GIVEN RECORDS START

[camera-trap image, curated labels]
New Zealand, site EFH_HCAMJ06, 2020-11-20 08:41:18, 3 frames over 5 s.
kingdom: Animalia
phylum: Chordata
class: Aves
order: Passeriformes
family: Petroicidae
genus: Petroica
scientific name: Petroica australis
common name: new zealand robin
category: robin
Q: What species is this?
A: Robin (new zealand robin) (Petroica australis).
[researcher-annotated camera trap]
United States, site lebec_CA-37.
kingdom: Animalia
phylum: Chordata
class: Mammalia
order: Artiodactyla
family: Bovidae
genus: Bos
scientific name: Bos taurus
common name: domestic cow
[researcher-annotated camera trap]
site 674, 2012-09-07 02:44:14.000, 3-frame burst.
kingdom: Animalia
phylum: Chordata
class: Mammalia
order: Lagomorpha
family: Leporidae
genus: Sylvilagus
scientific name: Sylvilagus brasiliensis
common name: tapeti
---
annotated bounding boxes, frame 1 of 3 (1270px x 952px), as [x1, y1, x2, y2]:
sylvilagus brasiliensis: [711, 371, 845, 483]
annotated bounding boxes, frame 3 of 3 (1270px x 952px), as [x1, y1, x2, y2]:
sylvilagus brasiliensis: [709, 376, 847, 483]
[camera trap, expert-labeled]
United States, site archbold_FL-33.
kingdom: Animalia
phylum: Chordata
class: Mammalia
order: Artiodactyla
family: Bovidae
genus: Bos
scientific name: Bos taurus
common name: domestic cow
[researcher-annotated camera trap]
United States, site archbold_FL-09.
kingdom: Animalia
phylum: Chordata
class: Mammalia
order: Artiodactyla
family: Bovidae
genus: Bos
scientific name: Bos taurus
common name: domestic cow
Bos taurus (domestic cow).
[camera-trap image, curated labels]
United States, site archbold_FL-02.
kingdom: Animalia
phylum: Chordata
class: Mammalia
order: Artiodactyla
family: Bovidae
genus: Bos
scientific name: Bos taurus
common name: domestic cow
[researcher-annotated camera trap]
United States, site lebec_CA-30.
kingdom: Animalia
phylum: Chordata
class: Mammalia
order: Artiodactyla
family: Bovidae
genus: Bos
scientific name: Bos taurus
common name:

GIVEN RECORDS END

EXERCISE
Retype the listing above word for word.

RESULT OF THIS TASK
[camera-trap image, curated labels]
New Zealand, site EFH_HCAMJ06, 2020-11-20 08:41:18, 3 frames over 5 s.
kingdom: Animalia
phylum: Chordata
class: Aves
order: Passeriformes
family: Petroicidae
genus: Petroica
scientific name: Petroica australis
common name: new zealand robin
category: robin
Q: What species is this?
A: Robin (new zealand robin) (Petroica australis).
[researcher-annotated camera trap]
United States, site lebec_CA-37.
kingdom: Animalia
phylum: Chordata
class: Mammalia
order: Artiodactyla
family: Bovidae
genus: Bos
scientific name: Bos taurus
common name: domestic cow
[researcher-annotated camera trap]
site 674, 2012-09-07 02:44:14.000, 3-frame burst.
kingdom: Animalia
phylum: Chordata
class: Mammalia
order: Lagomorpha
family: Leporidae
genus: Sylvilagus
scientific name: Sylvilagus brasiliensis
common name: tapeti
---
annotated bounding boxes, frame 1 of 3 (1270px x 952px), as [x1, y1, x2, y2]:
sylvilagus brasiliensis: [711, 371, 845, 483]
annotated bounding boxes, frame 3 of 3 (1270px x 952px), as [x1, y1, x2, y2]:
sylvilagus brasiliensis: [709, 376, 847, 483]
[camera trap, expert-labeled]
United States, site archbold_FL-33.
kingdom: Animalia
phylum: Chordata
class: Mammalia
order: Artiodactyla
family: Bovidae
genus: Bos
scientific name: Bos taurus
common name: domestic cow
[researcher-annotated camera trap]
United States, site archbold_FL-09.
kingdom: Animalia
phylum: Chordata
class: Mammalia
order: Artiodactyla
family: Bovidae
genus: Bos
scientific name: Bos taurus
common name: domestic cow
Bos taurus (domestic cow).
[camera-trap image, curated labels]
United States, site archbold_FL-02.
kingdom: Animalia
phylum: Chordata
class: Mammalia
order: Artiodactyla
family: Bovidae
genus: Bos
scientific name: Bos taurus
common name: domestic cow
[researcher-annotated camera trap]
United States, site lebec_CA-30.
kingdom: Animalia
phylum: Chordata
class: Mammalia
order: Artiodactyla
family: Bovidae
genus: Bos
scientific name: Bos taurus
common name:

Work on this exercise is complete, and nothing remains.